The commission also noted that while the government surveyed homes to identify which would be at highest risk of a tragedy in the second wave but seemed to do nothing to help the homes that were identified as high risk, and didn't share the evaluations with other bodies, such as public health units, that could have helped.
One question the commission never really found an answer to was why the Ford government didn't take stronger and faster action on those areas that could have prevented loss of life, according to Callaghan.
"It's difficult to say exactly what stopped them. Whether it was a belief that wave one had been resolved, and that those things at the end of the wave one worked, and they didn't have to do other things — I don't know?" said Callaghan, adding that the government did create a facility to decant residents to, which had been recommended in both of the commission's interim report, but not until December when the second wave was raging.
"But why it wasn't done earlier, it's not clear," he said. "We know it wasn't done earlier. And the commissioners believe it should have been done earlier."
The provincial government is moving now to increase staffing levels in long-term care, aiming for an average of four hours of hands-on care for residents by 2025. The commission has recommended it accelerate that plan on an urgent basis, and to ensure that there are more skilled staff — registered practical nurses and registered nurses — as part of the staffing mix, aligning with recommendations from the RNAO.
According to Grinspun, legislating the staffing complement and staffing mix is one way the government can ensure that the neglect of residents never happens again, by this government or any of the next ones.
It will only be possible to recruit and retain the staff needed, according to Grinspun as well as the health-care unions that represent front-line long-term care workers, with improved pay and working conditions.
Fullerton suggested there will be something done.
"We all know, wages and working conditions matter," she said. "We need to ensure that we attract and keep workers in the sector, and we fully acknowledge that more needs to be done. And with the commission's final report to inform us, we're going to move forward on these issues."

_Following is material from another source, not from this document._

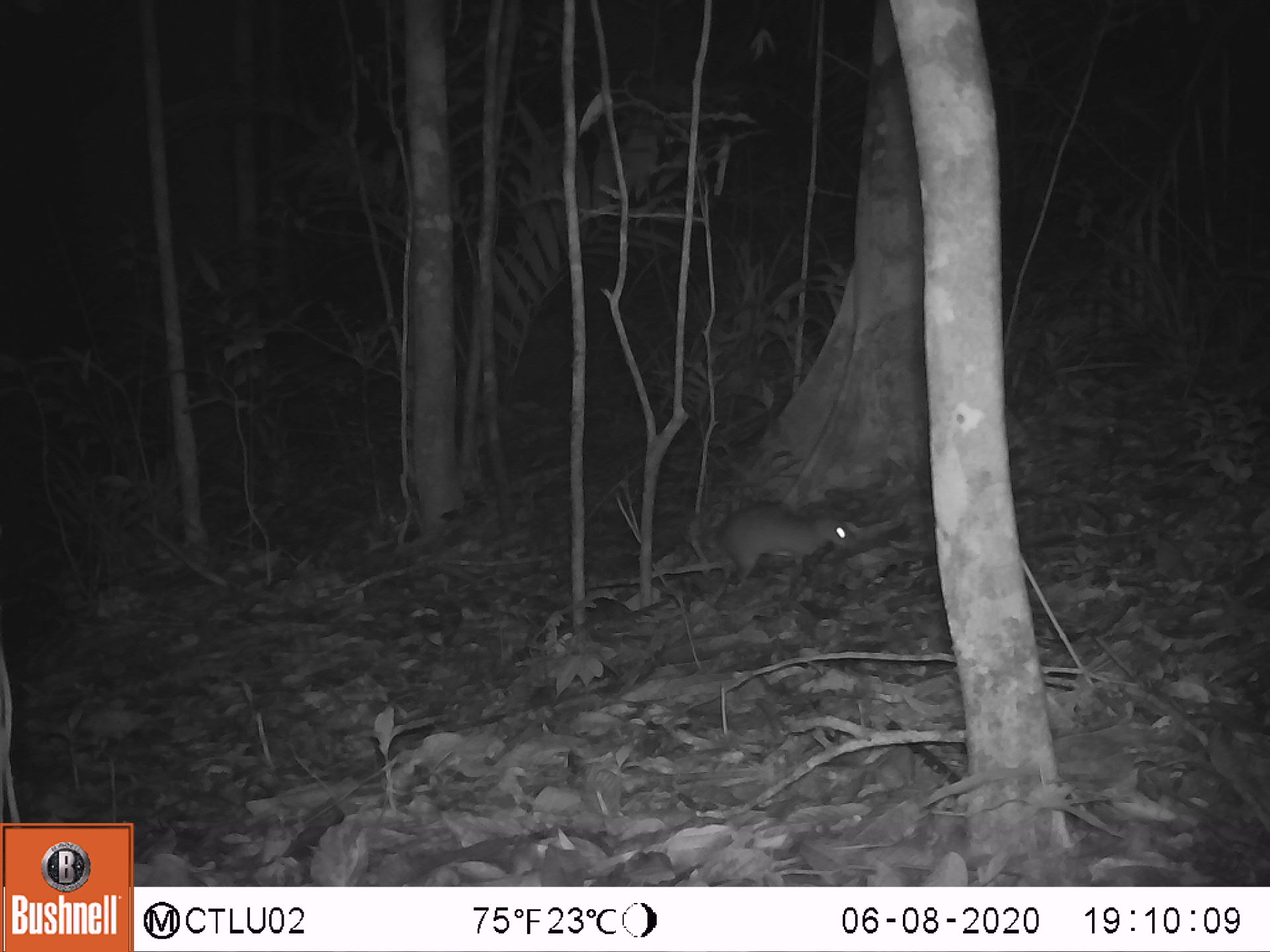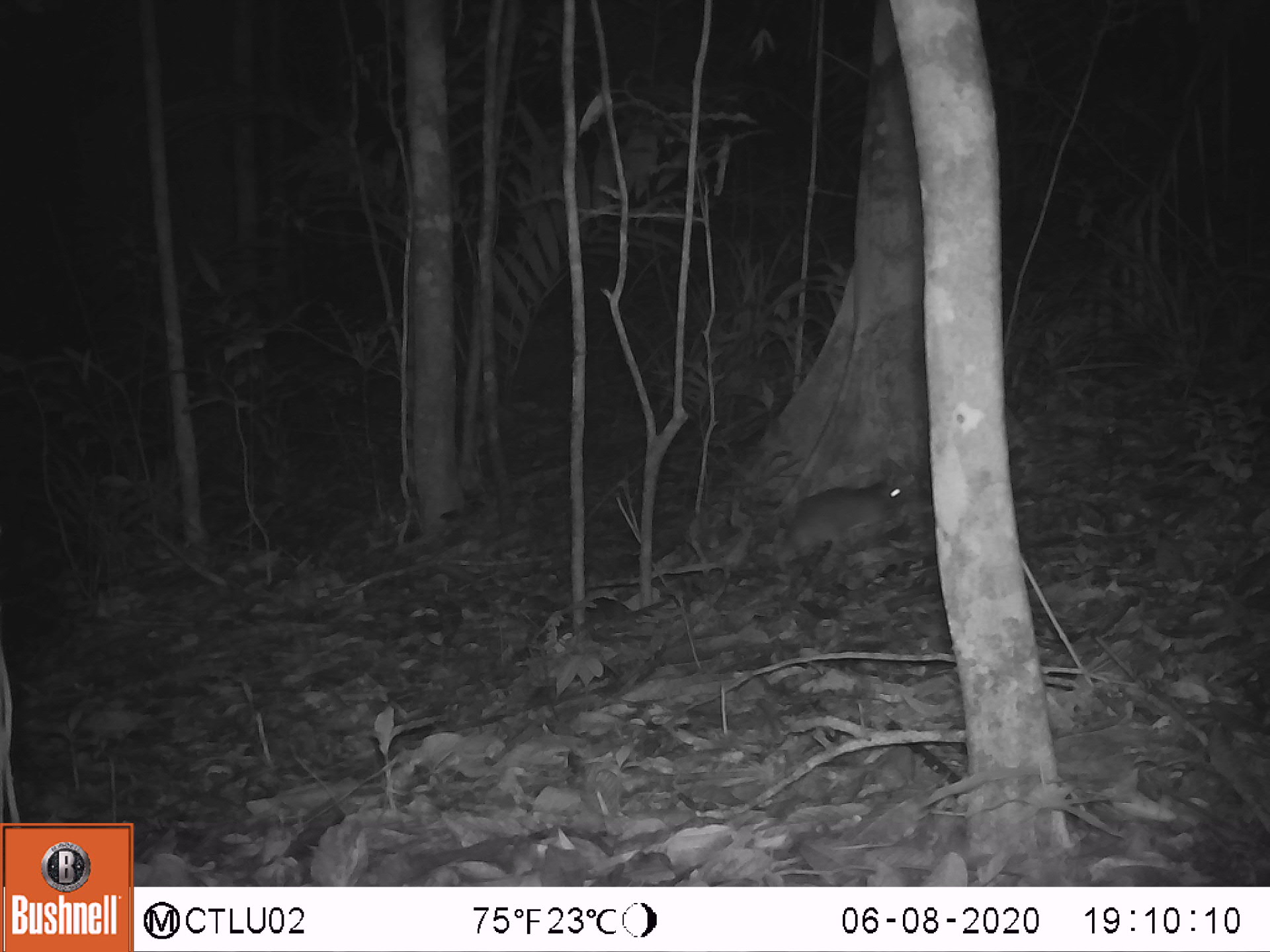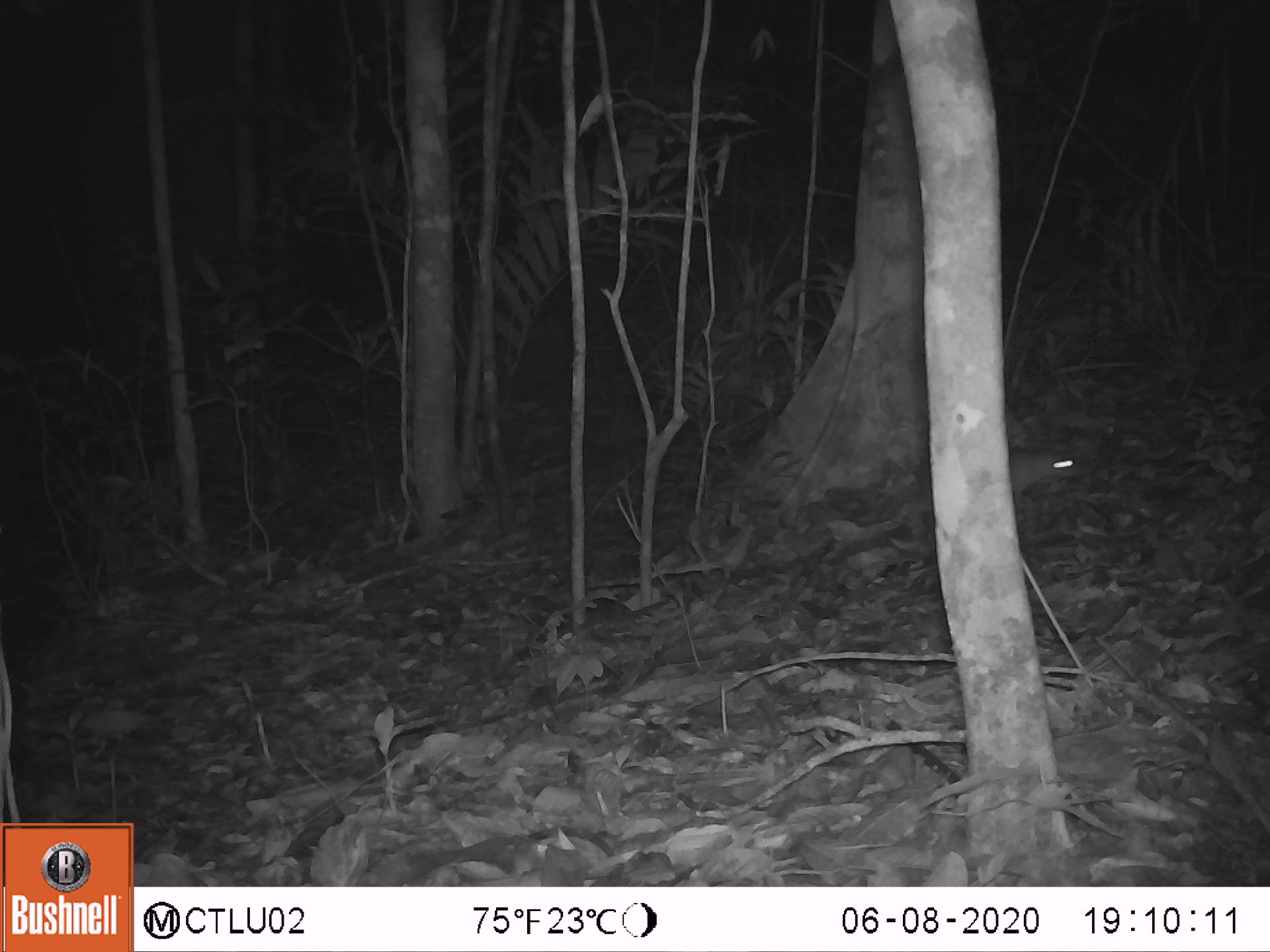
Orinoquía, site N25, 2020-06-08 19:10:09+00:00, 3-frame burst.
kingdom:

But asked for details, including when workers could see a wage increase, Fullerton had none and said only that the government has concerns that boosting wages in long-term care could have unintended consequences in another part of the health-care system — a concern the government has raised since the last inquiry into the province's long-term care homes, prompted by the Elizabeth Wettlaufer serial killings.

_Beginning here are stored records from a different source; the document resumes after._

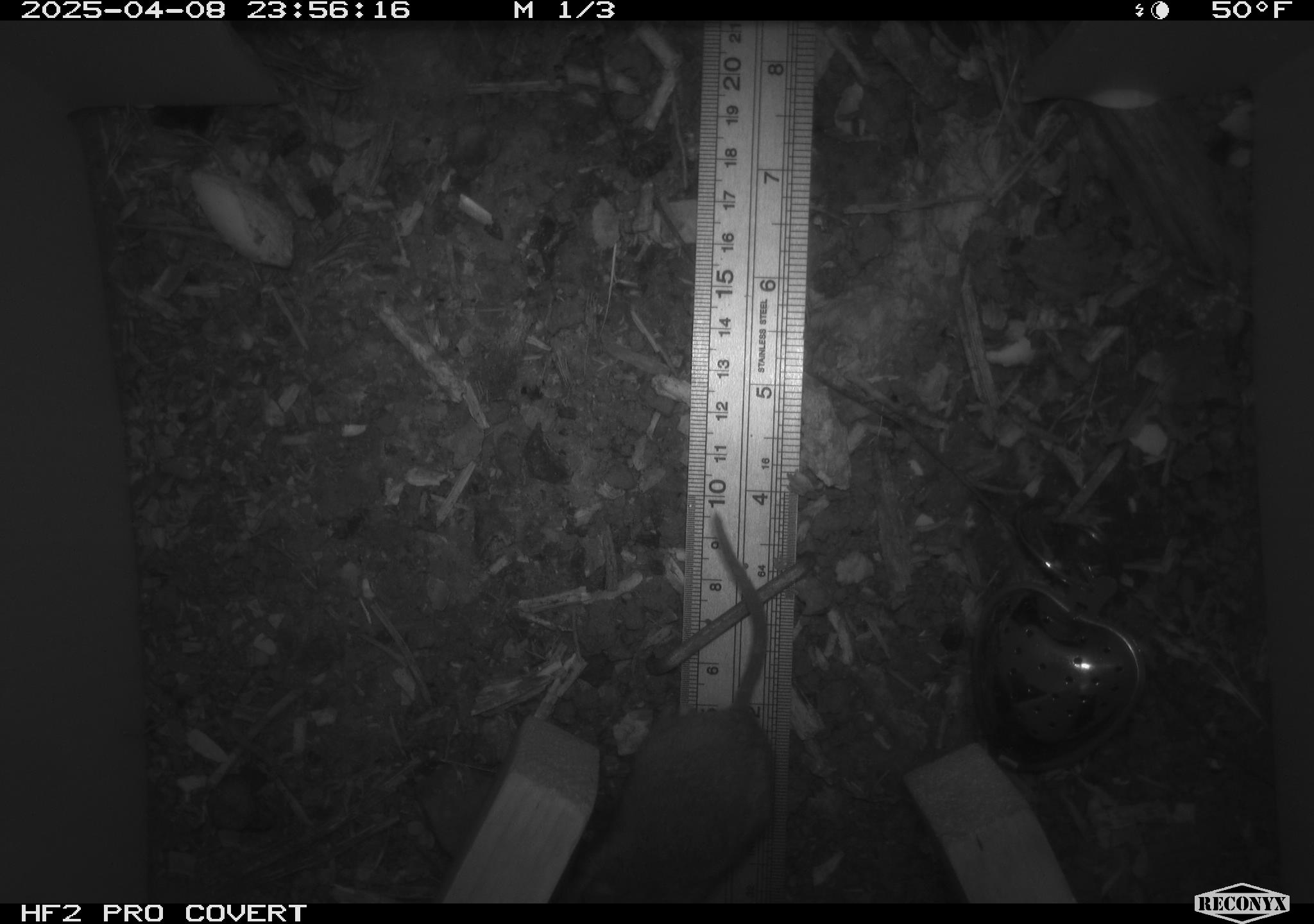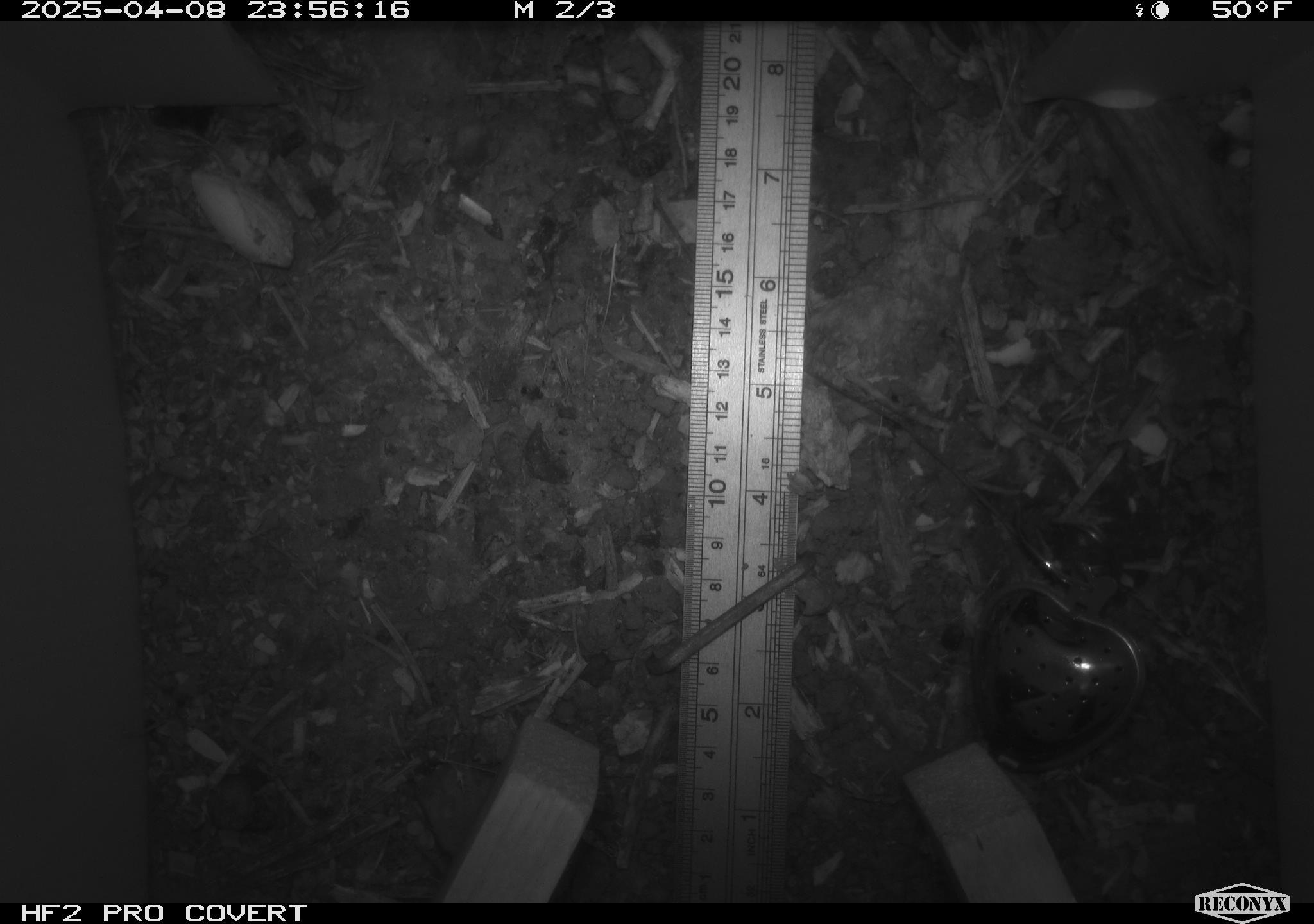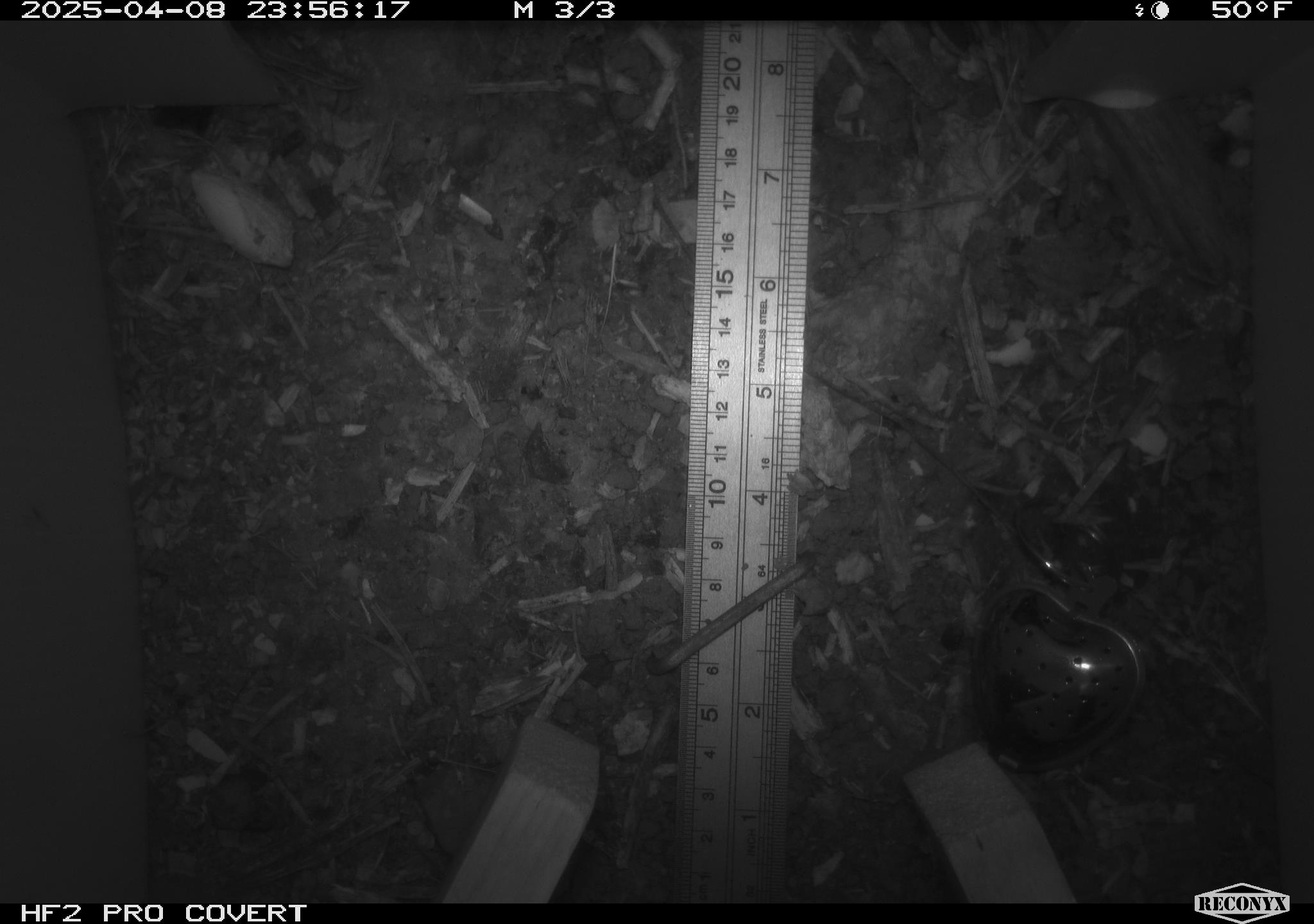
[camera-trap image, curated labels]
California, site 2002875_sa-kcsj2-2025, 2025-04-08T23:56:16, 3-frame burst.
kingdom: Animalia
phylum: Chordata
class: Mammalia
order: Rodentia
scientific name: Rodentia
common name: rodent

Fullerton was also asked if she or her government would apologize to people for what happened in long-term care. She did not.

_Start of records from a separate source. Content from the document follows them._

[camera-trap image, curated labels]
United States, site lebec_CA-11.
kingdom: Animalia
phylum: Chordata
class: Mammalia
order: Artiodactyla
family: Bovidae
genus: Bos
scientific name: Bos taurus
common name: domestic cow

"You know, I think as a society we need to do some soul searching and understand why it took a pandemic to address the capacity issues in long-term care, the staffing issues in long-term care," she said, adding that she became a minister in order to address those long-standing issues and Ontario was "overdue" for a pandemic when she took office.
Callaghan echoed those concerns. Giving one message he hopes policy-makers take away from the report, he said, "You can't ignore these problems any longer."
He said that applies to two things: the needs of the "tsunami" of seniors ageing in Ontario, which includes a healthy long-term care system, as well as ensuring the provincial government is prepared for another pandemic.
Despite the experience of SARS in the early 2000s, and several infectious disease warnings in the interim, the province only ever paid attention to its preparedness in fits and starts and let it fall behind other priorities again and again, falling prey, he said, to the "tyranny of the urgent."